Stored data:
==*==

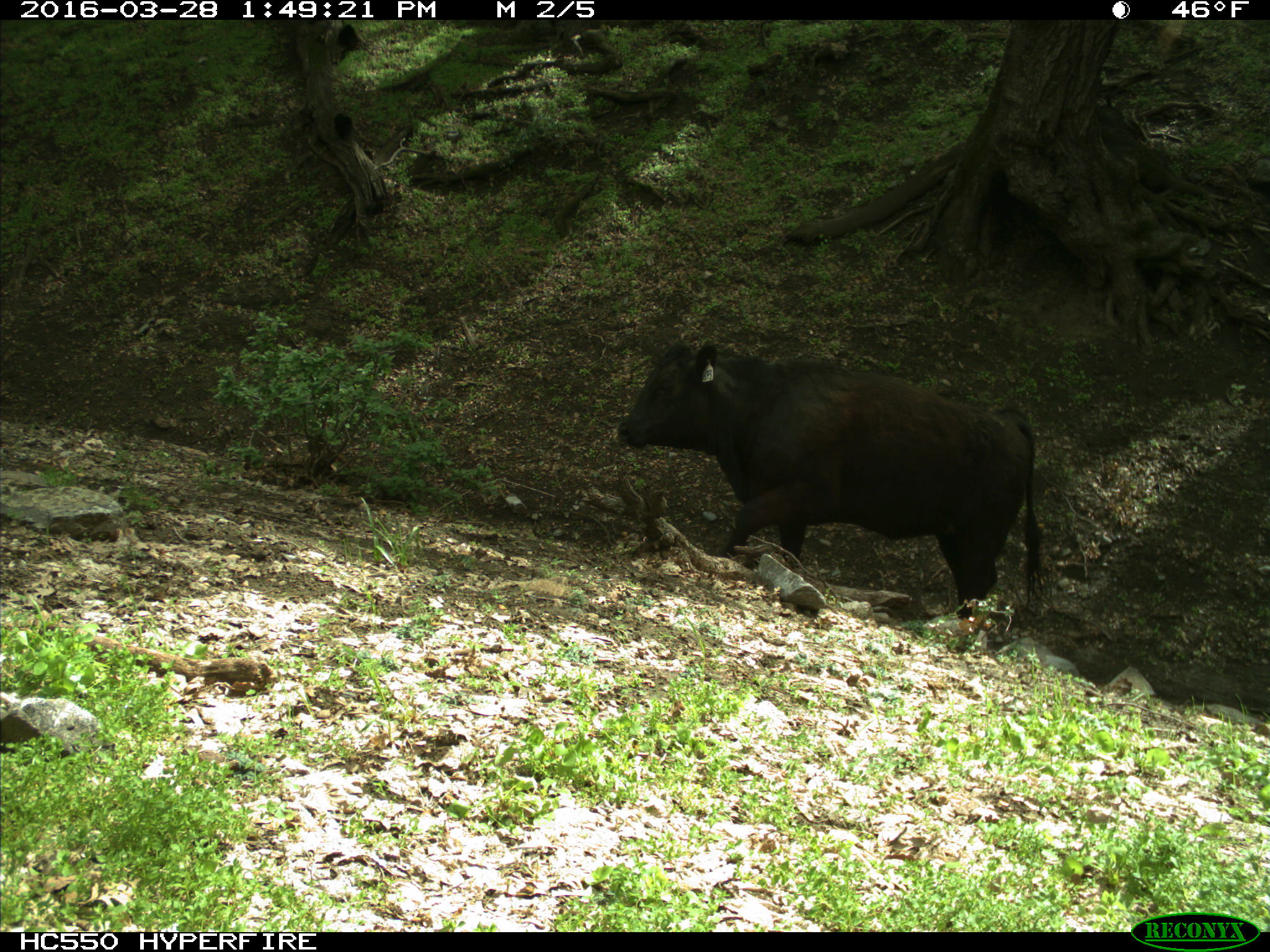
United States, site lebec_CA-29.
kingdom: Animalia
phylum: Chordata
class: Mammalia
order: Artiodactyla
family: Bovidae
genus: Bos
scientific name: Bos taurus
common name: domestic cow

==*==

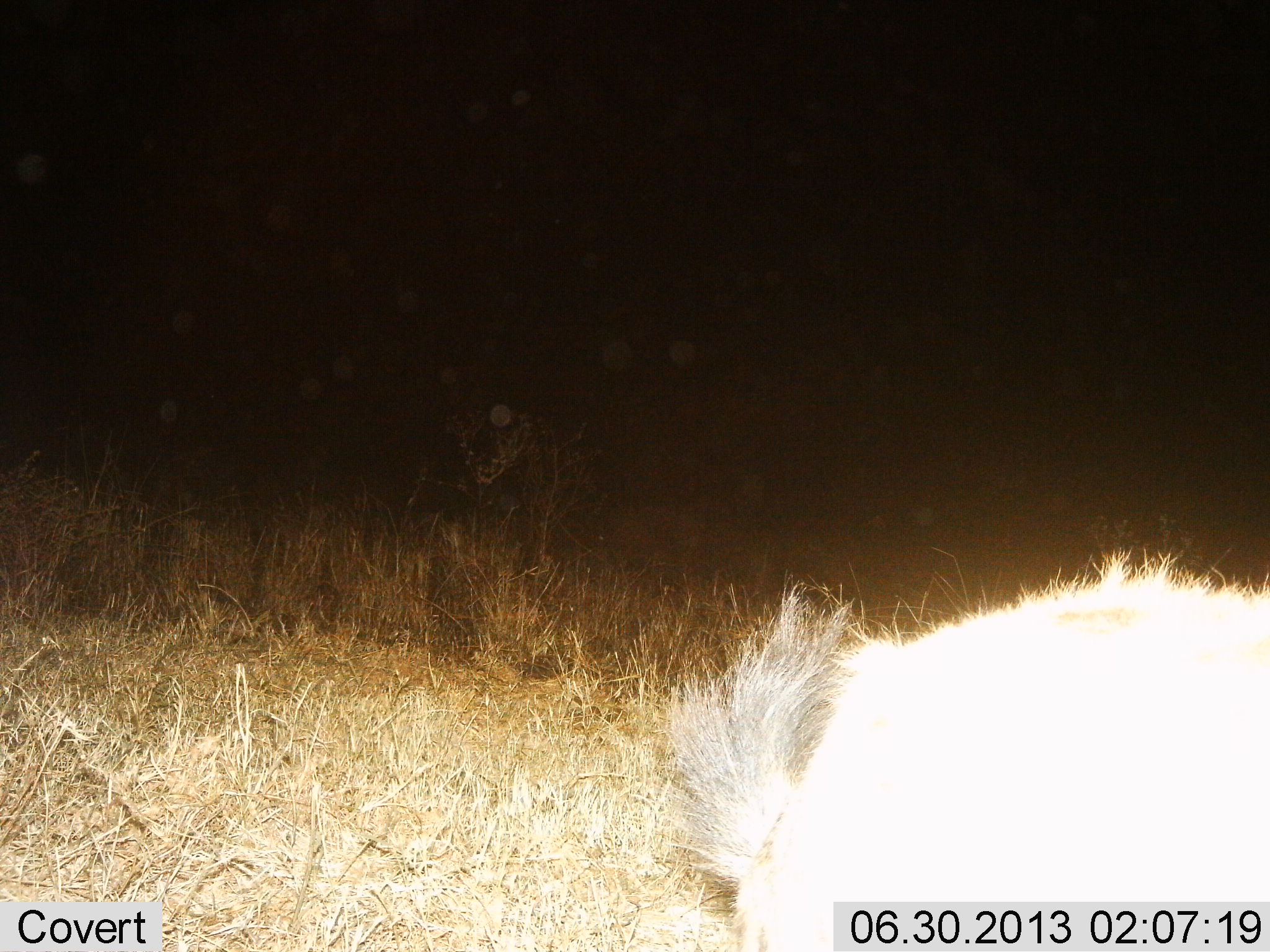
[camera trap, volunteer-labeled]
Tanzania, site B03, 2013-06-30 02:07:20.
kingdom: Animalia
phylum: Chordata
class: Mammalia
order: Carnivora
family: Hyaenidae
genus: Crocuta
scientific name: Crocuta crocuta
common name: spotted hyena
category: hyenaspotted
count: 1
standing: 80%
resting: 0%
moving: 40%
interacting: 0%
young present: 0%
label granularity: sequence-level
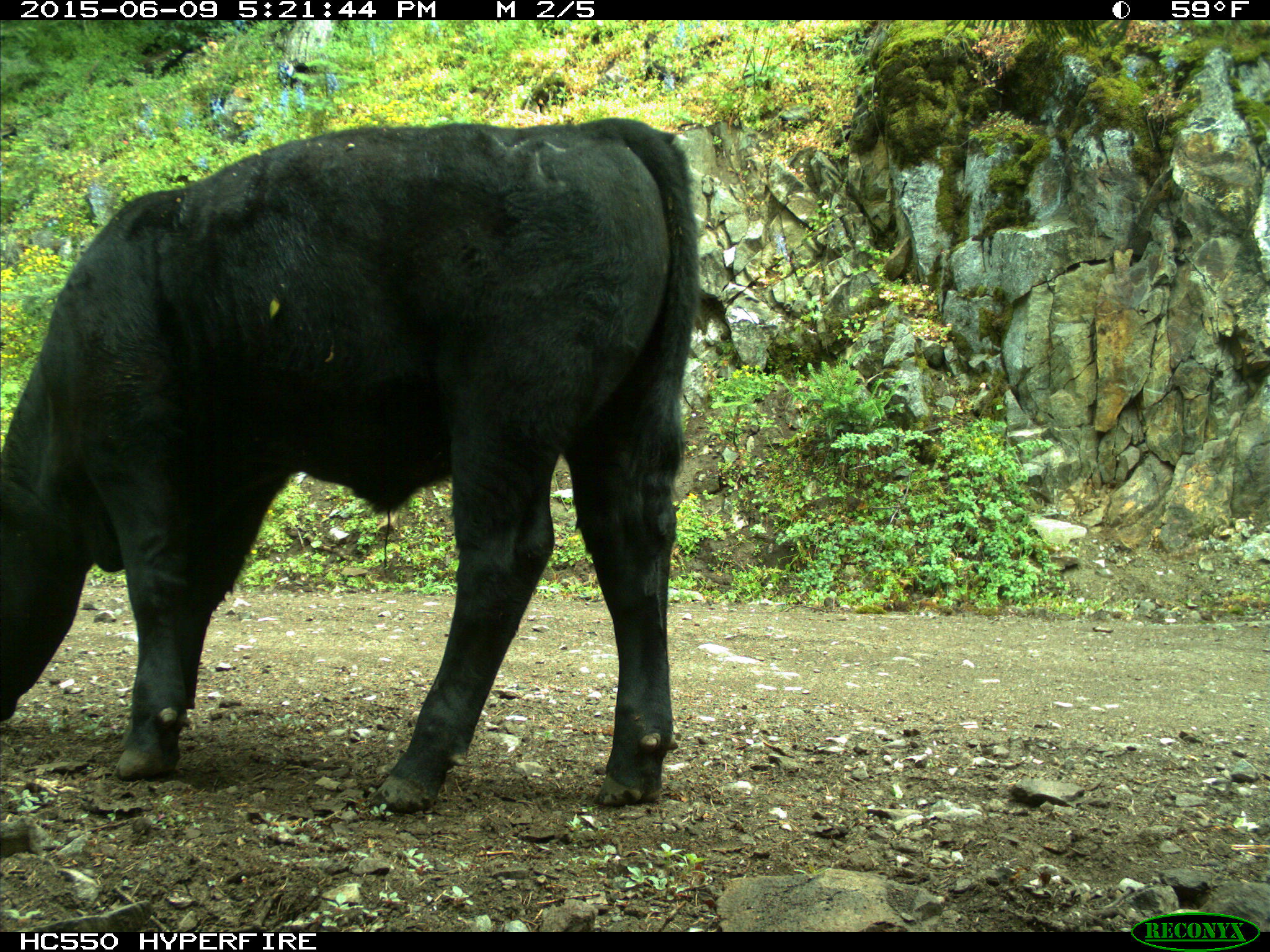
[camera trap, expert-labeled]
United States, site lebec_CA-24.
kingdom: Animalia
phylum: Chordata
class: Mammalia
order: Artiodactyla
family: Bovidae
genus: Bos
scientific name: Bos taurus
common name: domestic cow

==*==

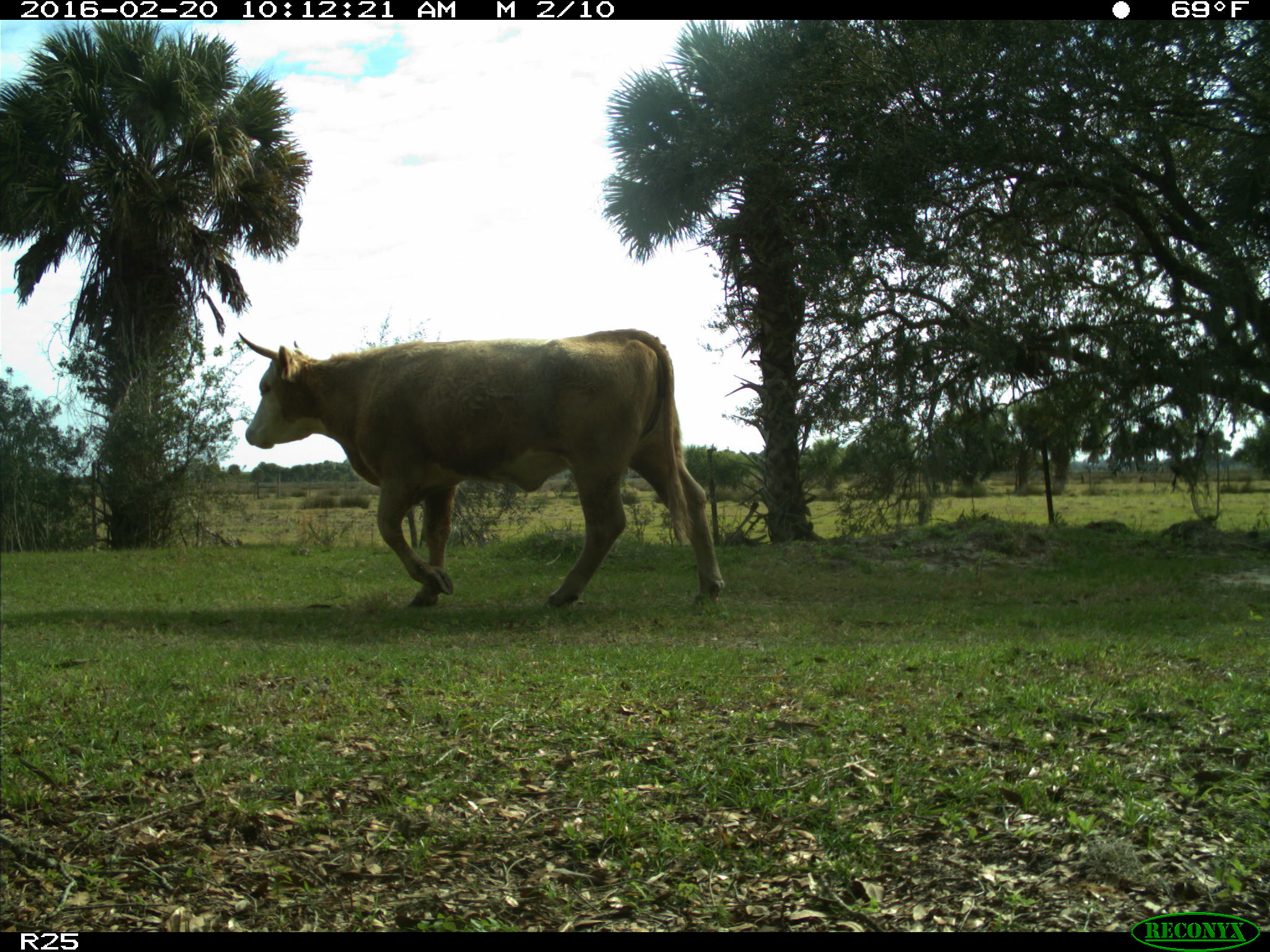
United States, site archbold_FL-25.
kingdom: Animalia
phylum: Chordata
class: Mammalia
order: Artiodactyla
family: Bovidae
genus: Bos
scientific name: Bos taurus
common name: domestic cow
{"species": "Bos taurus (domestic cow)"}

==*==

ABOUT THIS EXERCISE: State how many lines of the records above contain "labeled", with no words besides the number.

EXERCISE OUTPUT: 2